Technology agnostic long read analysis pipeline for transcriptomes
Added new utility 'talon_get_sjs' to extract the locations, novelty, and transcript assignments of exons/introns in a TALON database or GTF file.
The 'process_remaining_mult_cases' function was using the wrong index to access the end position of multi-exonic transcripts in its call to 'search_for_overlap_with_gene', leading to overlaps being missed in some cases for reads that lacked any matches to the reference splice junctions. This has been fixed as of this version, and a test has been added to the testing suite to cover this case.
Allow user to omit previously added datasets from config file when attempting an additional TALON run on the same database. In the past, this led the database validation step to crash at run's end.
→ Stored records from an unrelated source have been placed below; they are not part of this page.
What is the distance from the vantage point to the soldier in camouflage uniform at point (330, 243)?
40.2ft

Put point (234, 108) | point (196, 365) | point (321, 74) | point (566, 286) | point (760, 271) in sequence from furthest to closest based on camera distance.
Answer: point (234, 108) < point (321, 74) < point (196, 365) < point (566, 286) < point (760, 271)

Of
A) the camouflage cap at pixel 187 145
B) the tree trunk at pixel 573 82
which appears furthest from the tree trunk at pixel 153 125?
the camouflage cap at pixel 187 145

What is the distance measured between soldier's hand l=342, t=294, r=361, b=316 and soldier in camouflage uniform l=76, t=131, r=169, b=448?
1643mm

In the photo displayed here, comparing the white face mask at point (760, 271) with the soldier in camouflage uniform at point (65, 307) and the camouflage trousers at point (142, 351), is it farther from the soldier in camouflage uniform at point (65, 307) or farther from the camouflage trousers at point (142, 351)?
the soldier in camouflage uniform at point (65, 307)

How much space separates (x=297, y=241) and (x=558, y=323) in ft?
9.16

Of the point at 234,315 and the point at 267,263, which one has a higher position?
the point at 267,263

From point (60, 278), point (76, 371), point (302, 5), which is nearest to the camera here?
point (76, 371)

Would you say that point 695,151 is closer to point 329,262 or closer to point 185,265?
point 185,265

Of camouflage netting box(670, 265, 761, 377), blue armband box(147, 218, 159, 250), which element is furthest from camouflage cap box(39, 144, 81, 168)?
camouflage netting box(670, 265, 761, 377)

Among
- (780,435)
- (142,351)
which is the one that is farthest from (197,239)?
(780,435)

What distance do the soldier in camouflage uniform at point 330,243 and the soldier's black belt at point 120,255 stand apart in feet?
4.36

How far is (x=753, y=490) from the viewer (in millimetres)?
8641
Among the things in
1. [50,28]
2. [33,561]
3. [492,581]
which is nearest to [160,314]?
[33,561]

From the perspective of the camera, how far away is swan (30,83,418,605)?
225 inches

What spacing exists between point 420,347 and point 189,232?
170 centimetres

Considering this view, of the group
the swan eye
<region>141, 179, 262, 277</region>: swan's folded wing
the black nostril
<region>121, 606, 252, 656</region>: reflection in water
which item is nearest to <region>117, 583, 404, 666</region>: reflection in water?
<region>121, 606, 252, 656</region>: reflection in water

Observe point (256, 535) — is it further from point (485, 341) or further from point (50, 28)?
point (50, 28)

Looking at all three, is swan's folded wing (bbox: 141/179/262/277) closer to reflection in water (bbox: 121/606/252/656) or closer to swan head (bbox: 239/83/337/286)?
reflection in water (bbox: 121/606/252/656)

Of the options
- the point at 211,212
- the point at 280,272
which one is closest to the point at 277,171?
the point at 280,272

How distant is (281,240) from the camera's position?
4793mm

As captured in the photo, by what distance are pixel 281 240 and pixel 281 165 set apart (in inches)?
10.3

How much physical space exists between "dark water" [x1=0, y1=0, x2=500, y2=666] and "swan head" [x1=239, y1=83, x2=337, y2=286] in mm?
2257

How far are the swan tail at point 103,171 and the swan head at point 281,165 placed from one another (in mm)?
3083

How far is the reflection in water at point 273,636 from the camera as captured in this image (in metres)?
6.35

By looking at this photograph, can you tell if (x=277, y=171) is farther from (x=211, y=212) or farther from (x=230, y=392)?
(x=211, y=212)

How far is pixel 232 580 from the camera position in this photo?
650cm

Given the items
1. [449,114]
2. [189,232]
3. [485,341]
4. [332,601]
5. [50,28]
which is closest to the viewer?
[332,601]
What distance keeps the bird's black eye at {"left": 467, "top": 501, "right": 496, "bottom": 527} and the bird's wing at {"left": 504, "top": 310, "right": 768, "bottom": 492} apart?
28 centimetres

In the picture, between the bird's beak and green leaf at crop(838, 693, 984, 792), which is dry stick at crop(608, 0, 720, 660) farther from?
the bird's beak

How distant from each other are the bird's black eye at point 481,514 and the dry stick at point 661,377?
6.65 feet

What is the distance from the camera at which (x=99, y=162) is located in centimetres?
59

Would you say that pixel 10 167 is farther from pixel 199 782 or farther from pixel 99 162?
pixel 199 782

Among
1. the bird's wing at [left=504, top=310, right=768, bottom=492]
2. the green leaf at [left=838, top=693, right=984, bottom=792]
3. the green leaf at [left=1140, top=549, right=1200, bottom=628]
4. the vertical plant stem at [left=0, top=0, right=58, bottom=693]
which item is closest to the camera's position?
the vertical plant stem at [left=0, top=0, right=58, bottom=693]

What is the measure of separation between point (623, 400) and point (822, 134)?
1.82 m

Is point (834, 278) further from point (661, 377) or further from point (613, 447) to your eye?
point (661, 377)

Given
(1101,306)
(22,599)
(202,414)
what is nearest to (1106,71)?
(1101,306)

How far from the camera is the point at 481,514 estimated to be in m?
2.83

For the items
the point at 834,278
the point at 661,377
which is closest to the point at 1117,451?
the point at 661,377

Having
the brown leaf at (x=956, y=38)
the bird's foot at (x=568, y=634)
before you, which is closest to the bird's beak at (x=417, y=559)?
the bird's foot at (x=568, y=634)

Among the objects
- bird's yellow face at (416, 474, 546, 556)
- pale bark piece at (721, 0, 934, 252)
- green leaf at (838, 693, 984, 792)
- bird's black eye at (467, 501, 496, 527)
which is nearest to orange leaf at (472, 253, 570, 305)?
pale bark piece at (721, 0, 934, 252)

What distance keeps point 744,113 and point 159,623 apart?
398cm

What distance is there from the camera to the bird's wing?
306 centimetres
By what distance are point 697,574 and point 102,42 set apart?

Small change to get_read_annotations.py utility: Added patch to cover case where the gene/transcript status in the original GTF annotation was something other than 'KNOWN'. The novelty status for such cases will now be 'Other' (in the past they led to a crash). The 'NOVEL' designation is reserved for novel transcripts called by TALON specifically.
The underlying functionality of this TALON version is identical to version 4.2, but it has been converted to a Python package in order to create a better experience for users. Once installed, the program can be run from anywhere on the system.
Changes:
This release is written for Python 3.7 rather than Python 2.7. There are some small issues to be worked out in the post-TALON_tools section, but the schema and talon.py script are set.